Requirement: In the listing below, recast the lines from the one containing "In terms of" through the one containing "from nearest to farthest." as a numbered list, leaving out any blank lines.

──────────────────────────────

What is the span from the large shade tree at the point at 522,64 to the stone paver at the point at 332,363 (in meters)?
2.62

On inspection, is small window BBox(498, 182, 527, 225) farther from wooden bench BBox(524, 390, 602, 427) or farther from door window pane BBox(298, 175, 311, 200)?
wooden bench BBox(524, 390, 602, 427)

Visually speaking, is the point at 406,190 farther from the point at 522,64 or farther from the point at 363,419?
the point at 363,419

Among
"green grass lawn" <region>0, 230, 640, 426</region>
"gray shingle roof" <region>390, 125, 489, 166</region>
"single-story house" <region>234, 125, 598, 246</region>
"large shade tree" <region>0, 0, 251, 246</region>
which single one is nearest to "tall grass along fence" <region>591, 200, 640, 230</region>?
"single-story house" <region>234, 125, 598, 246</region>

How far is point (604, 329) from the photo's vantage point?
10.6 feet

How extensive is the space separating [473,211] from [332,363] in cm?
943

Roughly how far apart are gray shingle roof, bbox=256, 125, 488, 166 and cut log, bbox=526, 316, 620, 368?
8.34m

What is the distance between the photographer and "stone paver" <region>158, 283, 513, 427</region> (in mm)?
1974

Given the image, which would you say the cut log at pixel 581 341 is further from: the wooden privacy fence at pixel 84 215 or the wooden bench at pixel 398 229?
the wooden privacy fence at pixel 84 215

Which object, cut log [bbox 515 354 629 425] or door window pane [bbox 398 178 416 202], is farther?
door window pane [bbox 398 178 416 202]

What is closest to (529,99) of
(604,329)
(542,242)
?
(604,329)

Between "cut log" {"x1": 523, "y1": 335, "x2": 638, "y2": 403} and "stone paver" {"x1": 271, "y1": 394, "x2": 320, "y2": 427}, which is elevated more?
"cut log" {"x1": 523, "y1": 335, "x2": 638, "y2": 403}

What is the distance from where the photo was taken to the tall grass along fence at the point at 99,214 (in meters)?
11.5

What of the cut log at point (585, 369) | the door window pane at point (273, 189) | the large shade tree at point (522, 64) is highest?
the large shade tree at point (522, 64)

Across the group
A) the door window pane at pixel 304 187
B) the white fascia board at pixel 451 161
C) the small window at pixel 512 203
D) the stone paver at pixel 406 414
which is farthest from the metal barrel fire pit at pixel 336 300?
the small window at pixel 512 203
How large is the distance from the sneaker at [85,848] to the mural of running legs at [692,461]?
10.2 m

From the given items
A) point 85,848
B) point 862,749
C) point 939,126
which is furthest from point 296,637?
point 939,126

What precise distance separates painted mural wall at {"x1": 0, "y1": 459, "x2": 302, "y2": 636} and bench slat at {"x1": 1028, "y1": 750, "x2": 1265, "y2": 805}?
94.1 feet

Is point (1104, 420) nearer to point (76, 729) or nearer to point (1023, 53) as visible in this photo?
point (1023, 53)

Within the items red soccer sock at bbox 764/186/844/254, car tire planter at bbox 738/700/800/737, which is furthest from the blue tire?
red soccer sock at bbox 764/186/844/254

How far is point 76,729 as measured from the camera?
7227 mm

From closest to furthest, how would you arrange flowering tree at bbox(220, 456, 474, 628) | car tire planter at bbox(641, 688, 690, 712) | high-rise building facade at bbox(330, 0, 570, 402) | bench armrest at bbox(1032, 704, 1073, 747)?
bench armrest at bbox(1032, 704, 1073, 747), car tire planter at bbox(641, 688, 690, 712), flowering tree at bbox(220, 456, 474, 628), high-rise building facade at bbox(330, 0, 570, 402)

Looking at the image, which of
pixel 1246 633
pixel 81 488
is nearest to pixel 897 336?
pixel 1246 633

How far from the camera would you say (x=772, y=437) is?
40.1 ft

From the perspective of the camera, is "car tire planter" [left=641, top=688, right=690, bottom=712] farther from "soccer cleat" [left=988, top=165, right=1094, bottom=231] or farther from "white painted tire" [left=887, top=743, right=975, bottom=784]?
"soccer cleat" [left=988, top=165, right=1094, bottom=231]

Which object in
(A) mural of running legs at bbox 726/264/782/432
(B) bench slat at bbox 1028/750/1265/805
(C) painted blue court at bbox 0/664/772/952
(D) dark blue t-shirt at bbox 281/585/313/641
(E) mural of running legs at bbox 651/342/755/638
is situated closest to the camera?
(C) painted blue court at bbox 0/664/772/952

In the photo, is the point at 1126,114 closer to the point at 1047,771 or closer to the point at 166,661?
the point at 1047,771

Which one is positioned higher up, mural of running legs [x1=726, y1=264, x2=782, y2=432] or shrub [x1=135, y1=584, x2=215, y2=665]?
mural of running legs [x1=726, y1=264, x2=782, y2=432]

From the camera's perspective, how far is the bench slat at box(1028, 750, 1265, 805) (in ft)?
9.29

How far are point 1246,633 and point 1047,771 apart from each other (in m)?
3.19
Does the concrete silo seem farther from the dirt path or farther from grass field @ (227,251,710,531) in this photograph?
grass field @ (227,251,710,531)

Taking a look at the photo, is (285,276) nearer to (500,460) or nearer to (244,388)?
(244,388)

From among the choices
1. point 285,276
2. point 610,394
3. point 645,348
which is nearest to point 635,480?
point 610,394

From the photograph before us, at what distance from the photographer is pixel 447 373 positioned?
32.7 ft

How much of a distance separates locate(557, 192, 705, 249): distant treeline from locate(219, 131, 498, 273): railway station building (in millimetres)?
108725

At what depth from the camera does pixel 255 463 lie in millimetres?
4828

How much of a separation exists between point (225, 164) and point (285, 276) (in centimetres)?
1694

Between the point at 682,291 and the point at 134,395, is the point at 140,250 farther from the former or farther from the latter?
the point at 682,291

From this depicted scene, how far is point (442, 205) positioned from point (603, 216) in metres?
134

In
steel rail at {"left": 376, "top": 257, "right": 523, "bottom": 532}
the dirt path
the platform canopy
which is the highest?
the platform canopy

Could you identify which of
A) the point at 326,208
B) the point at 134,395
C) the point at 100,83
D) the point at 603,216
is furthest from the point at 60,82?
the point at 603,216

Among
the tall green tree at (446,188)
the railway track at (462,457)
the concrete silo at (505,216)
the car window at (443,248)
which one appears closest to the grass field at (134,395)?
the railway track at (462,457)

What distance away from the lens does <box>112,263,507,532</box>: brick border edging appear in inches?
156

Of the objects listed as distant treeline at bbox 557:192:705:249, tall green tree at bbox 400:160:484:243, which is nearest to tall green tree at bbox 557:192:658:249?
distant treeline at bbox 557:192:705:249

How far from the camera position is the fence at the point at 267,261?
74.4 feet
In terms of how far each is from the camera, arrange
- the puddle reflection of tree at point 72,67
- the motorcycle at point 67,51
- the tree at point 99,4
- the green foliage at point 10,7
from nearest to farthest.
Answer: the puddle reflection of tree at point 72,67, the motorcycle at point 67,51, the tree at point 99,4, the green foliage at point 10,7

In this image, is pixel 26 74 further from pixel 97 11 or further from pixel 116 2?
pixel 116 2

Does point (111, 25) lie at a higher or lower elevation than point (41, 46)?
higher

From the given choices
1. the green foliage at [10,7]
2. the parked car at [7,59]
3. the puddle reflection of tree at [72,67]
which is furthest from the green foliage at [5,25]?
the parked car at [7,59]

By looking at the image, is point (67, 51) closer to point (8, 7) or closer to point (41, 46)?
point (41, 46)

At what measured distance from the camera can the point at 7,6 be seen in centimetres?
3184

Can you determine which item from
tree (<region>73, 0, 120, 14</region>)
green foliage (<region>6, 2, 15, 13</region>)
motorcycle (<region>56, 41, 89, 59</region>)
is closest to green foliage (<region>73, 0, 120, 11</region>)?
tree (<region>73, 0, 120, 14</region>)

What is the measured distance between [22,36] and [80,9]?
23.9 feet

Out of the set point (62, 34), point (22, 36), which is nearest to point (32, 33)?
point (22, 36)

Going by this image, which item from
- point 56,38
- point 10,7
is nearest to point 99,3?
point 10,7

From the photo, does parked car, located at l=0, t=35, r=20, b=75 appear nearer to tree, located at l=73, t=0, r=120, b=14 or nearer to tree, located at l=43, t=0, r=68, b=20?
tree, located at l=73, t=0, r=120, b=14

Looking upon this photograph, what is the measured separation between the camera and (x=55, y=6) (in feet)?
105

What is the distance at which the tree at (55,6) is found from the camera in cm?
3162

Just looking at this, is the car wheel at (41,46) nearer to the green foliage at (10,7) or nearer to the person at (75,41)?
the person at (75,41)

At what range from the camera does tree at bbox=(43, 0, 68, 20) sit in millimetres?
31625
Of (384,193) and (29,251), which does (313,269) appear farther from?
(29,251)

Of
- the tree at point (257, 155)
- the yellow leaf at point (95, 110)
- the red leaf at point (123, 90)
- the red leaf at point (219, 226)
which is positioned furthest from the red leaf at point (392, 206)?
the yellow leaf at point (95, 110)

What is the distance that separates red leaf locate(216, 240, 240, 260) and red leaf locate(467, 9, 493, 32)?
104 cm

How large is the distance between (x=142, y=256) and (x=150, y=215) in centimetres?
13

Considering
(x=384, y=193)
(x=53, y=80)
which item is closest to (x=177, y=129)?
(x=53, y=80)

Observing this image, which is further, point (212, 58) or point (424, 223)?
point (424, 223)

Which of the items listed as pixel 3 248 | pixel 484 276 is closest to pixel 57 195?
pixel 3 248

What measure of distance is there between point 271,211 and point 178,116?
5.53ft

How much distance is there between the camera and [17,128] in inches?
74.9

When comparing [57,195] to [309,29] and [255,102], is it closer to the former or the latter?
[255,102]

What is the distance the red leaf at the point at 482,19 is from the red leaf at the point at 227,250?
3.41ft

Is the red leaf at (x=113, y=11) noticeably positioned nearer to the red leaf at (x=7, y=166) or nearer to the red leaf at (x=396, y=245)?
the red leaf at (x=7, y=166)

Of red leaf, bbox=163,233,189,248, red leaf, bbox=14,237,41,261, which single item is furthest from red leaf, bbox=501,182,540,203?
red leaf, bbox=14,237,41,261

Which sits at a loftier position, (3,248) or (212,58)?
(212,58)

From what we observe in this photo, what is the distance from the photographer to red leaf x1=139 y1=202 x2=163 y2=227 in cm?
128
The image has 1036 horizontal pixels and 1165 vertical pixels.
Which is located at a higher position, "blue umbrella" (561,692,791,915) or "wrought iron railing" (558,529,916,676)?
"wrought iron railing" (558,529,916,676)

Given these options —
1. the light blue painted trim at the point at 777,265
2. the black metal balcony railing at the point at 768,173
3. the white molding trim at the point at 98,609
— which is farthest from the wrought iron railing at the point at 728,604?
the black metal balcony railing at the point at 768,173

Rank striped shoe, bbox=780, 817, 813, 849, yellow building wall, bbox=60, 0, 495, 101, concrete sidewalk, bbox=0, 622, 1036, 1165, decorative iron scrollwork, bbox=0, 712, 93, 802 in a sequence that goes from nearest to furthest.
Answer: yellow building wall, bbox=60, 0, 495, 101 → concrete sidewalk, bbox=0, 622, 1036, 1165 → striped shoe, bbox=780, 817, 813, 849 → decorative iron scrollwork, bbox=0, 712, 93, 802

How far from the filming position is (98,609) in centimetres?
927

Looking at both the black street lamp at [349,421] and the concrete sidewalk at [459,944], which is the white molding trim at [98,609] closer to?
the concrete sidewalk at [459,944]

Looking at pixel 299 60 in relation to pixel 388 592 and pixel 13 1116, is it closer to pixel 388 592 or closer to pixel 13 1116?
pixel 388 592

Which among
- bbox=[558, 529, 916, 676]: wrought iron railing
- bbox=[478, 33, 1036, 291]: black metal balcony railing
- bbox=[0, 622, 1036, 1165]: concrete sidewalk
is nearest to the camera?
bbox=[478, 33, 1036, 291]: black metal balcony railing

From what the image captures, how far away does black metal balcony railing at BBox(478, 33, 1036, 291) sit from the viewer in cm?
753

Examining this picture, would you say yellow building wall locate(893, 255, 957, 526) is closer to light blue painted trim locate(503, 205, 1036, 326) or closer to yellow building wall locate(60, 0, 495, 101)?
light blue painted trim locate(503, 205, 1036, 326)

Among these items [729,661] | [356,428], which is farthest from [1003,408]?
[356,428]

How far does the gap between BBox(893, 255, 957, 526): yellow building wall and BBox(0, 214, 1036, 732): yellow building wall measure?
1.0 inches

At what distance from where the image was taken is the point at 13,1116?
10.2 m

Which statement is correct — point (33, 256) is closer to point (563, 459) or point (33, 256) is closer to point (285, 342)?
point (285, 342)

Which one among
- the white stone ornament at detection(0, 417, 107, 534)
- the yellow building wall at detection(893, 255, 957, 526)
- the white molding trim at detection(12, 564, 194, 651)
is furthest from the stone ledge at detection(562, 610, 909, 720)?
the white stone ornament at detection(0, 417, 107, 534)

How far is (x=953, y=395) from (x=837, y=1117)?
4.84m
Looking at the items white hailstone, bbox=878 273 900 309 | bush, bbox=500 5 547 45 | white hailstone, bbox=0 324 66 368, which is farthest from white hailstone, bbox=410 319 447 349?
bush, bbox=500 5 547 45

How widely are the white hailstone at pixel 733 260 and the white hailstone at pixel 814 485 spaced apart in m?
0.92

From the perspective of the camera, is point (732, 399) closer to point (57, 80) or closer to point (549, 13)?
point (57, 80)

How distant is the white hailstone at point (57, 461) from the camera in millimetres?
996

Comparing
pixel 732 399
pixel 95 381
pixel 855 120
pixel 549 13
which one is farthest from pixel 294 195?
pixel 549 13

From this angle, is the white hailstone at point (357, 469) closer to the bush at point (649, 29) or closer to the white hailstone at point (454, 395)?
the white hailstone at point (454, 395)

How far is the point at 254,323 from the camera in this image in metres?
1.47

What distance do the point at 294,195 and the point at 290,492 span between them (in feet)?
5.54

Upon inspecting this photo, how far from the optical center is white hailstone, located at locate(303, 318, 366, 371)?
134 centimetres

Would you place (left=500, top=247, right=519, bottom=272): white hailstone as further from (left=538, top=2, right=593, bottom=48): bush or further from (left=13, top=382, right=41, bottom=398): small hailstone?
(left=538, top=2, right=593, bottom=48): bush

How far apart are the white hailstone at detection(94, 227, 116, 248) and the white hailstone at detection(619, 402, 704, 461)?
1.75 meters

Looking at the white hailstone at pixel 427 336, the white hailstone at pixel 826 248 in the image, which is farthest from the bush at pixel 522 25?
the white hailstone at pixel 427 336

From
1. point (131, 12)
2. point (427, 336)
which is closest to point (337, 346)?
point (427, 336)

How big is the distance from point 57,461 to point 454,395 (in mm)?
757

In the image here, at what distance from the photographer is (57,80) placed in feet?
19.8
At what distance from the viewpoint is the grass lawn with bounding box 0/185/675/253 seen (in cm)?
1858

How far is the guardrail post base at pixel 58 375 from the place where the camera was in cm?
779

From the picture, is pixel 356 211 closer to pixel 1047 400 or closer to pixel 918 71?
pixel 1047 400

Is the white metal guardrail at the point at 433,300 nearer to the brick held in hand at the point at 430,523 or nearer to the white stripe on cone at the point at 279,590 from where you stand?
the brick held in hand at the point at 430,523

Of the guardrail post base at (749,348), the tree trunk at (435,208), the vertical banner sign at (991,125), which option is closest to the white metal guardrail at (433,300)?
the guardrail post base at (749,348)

──────────────────────────────

Response for this exercise:
1. In terms of how far each is from the camera, arrange
2. - the puddle reflection of tree at point 72,67
3. - the motorcycle at point 67,51
4. - the tree at point 99,4
5. - the green foliage at point 10,7
6. from nearest to farthest.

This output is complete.